→ Stated exercise: Change "glass panel" to "window pane" in the lines between the one holding "Between point 49,264" and the one holding "3. point (125, 275)", inclusive, and reproduce only those lines with all else unaltered.

→ Material provided:
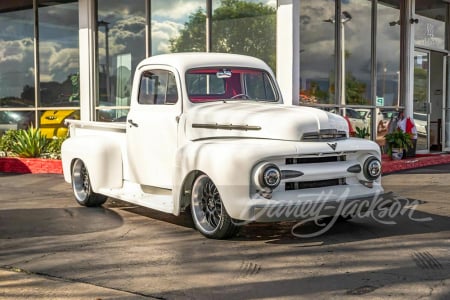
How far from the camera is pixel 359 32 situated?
13.7 m

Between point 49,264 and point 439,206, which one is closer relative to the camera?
point 49,264

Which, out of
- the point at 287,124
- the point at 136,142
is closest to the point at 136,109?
the point at 136,142

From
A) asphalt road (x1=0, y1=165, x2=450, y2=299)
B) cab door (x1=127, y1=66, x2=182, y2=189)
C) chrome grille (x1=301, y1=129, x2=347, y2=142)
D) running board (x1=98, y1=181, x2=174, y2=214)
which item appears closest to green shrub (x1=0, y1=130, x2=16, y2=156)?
asphalt road (x1=0, y1=165, x2=450, y2=299)

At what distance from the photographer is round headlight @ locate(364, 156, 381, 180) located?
20.5ft

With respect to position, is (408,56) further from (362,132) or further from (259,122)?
(259,122)

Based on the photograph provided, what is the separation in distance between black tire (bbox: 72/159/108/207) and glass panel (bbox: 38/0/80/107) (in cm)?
590

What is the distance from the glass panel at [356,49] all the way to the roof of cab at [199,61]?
6051 mm

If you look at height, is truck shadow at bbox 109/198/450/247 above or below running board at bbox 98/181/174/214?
below

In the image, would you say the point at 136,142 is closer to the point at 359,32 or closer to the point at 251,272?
the point at 251,272

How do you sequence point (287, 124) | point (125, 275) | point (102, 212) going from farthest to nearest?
1. point (102, 212)
2. point (287, 124)
3. point (125, 275)

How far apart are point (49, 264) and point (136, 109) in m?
2.66

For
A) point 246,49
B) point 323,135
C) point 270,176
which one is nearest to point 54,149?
point 246,49

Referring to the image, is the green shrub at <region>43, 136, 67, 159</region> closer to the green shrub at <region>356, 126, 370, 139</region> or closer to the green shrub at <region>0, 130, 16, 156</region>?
the green shrub at <region>0, 130, 16, 156</region>

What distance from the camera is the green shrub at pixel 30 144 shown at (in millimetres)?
13133
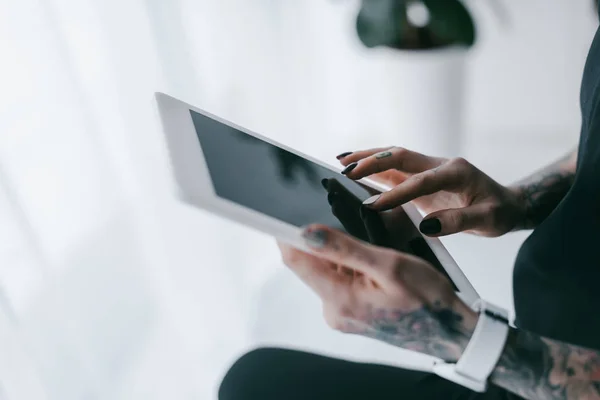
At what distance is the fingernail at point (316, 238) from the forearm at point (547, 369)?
0.21m

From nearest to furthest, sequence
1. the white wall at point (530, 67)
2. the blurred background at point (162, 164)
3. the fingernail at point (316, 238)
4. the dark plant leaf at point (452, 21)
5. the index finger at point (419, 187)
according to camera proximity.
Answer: the fingernail at point (316, 238) → the index finger at point (419, 187) → the blurred background at point (162, 164) → the dark plant leaf at point (452, 21) → the white wall at point (530, 67)

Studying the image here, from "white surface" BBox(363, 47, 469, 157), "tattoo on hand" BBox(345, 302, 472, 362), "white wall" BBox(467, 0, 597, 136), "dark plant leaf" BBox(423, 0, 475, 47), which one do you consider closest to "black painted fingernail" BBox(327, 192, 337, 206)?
"tattoo on hand" BBox(345, 302, 472, 362)

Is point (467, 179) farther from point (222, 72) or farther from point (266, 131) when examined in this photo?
point (266, 131)

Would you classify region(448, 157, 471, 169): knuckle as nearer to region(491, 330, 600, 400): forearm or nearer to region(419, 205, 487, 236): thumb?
region(419, 205, 487, 236): thumb

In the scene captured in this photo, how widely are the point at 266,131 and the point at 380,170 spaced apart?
878 millimetres

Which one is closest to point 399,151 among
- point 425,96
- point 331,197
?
point 331,197

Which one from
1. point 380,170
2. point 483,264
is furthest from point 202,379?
point 380,170

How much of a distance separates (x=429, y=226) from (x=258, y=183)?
0.53 feet

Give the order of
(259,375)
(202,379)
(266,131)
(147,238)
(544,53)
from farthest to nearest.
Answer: (544,53) → (266,131) → (202,379) → (147,238) → (259,375)

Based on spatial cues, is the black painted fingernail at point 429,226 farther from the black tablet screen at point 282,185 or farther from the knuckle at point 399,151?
the knuckle at point 399,151

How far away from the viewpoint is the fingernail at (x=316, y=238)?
1.47 feet

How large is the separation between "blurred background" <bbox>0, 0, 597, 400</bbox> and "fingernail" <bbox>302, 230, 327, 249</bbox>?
164mm

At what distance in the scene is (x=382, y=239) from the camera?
0.53 metres

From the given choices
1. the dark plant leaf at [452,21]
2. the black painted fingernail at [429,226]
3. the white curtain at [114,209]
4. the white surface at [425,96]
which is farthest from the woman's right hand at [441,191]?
the white surface at [425,96]
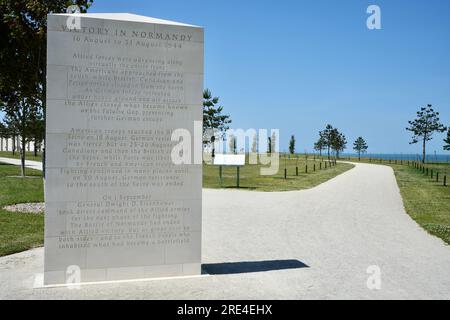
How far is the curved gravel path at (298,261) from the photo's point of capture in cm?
617

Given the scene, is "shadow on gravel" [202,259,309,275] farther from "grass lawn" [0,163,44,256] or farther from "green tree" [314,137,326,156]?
"green tree" [314,137,326,156]

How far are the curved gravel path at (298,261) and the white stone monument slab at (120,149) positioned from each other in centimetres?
51

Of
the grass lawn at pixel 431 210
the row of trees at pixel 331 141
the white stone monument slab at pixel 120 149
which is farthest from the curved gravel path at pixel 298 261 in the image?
the row of trees at pixel 331 141

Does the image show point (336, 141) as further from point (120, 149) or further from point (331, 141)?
point (120, 149)

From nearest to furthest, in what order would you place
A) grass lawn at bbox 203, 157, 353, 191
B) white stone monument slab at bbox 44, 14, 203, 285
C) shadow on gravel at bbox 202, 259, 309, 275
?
white stone monument slab at bbox 44, 14, 203, 285, shadow on gravel at bbox 202, 259, 309, 275, grass lawn at bbox 203, 157, 353, 191

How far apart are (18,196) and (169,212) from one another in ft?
39.6

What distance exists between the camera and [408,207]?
16.9 meters

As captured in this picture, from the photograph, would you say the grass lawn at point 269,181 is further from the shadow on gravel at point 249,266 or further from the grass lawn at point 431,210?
the shadow on gravel at point 249,266

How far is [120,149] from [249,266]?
9.99 feet

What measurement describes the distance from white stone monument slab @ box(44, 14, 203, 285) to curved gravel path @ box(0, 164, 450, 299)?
51 centimetres

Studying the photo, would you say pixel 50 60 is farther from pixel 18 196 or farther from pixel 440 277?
pixel 18 196

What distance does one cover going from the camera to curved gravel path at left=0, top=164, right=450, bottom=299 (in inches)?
243

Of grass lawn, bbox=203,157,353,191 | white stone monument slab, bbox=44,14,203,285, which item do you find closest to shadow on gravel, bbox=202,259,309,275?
white stone monument slab, bbox=44,14,203,285
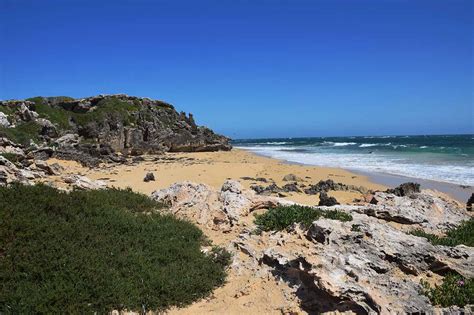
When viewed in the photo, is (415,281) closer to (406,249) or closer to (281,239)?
(406,249)

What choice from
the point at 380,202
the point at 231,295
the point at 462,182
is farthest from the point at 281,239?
the point at 462,182

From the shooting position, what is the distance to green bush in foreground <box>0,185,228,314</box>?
21.4 feet

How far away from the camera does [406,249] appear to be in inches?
308

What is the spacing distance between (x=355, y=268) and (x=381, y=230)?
1.88 m

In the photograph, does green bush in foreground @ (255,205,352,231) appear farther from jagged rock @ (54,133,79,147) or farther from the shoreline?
jagged rock @ (54,133,79,147)

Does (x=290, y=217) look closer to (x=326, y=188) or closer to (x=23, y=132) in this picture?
(x=326, y=188)

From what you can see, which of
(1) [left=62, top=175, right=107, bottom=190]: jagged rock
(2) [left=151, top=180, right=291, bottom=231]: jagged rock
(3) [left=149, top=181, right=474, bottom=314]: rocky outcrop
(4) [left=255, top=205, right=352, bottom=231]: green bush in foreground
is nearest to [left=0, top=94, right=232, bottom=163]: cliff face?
(1) [left=62, top=175, right=107, bottom=190]: jagged rock

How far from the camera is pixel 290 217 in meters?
10.1

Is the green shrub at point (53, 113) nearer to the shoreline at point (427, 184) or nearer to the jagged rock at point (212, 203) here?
the shoreline at point (427, 184)

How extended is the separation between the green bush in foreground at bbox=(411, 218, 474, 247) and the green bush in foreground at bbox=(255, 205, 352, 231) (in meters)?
1.89

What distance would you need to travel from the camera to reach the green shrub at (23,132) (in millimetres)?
27664

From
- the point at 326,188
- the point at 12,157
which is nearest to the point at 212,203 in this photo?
the point at 326,188

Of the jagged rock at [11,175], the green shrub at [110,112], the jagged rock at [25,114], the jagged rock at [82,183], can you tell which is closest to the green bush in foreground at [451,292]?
the jagged rock at [82,183]

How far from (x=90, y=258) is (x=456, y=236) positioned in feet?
28.4
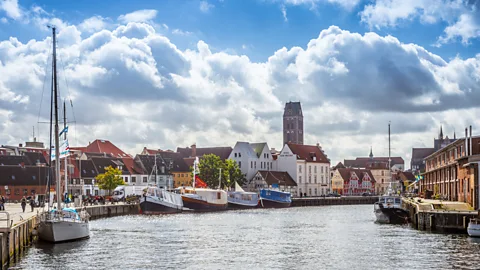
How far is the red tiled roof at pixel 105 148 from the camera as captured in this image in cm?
16138

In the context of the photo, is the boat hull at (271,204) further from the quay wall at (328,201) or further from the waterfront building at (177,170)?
the waterfront building at (177,170)

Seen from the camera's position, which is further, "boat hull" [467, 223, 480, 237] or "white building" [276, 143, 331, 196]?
"white building" [276, 143, 331, 196]

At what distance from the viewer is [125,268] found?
4128cm

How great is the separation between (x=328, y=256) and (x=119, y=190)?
251ft

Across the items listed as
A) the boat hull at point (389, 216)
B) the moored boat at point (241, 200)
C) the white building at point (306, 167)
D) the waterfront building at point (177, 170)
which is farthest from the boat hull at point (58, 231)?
the white building at point (306, 167)

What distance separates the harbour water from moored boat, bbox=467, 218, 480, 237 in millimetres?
703

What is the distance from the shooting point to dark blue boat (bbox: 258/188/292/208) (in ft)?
435

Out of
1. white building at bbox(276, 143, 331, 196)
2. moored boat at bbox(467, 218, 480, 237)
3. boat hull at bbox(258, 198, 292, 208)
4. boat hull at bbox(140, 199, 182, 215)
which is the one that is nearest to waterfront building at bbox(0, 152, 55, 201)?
boat hull at bbox(140, 199, 182, 215)

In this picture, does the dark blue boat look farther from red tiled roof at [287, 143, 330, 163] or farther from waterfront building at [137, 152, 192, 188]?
red tiled roof at [287, 143, 330, 163]

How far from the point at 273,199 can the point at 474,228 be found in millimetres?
80070

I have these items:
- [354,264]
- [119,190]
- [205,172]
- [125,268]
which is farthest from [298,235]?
[205,172]

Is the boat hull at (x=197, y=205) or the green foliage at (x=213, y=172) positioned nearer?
the boat hull at (x=197, y=205)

→ Solution to this problem:
Between point 49,264 and point 439,206, which one is closer relative to the camera?
point 49,264

Which, out of
- the point at 287,124
- the point at 136,142
is closest to the point at 136,109?
the point at 136,142

From
A) asphalt road (x1=0, y1=165, x2=450, y2=299)
B) cab door (x1=127, y1=66, x2=182, y2=189)
C) chrome grille (x1=301, y1=129, x2=347, y2=142)
D) running board (x1=98, y1=181, x2=174, y2=214)
which item appears closest to green shrub (x1=0, y1=130, x2=16, y2=156)?
asphalt road (x1=0, y1=165, x2=450, y2=299)

At what distance from the photographer is round headlight @ locate(364, 156, 381, 180) located?
20.5ft

With respect to position, is (408,56) further from (362,132) or further from (259,122)?
(259,122)

Based on the photograph provided, what is the separation in distance between black tire (bbox: 72/159/108/207) and window pane (bbox: 38/0/80/107) (in cm)?
590

What is the distance from the window pane at [356,49] all the way to the roof of cab at [199,61]?
6051 mm

If you look at height, is truck shadow at bbox 109/198/450/247 above or below running board at bbox 98/181/174/214?
below

In the image, would you say the point at 136,142 is closer to the point at 359,32 or closer to the point at 251,272?
the point at 251,272

How do you sequence point (287, 124) | point (125, 275) | point (102, 212) going from farthest to nearest?
1. point (102, 212)
2. point (287, 124)
3. point (125, 275)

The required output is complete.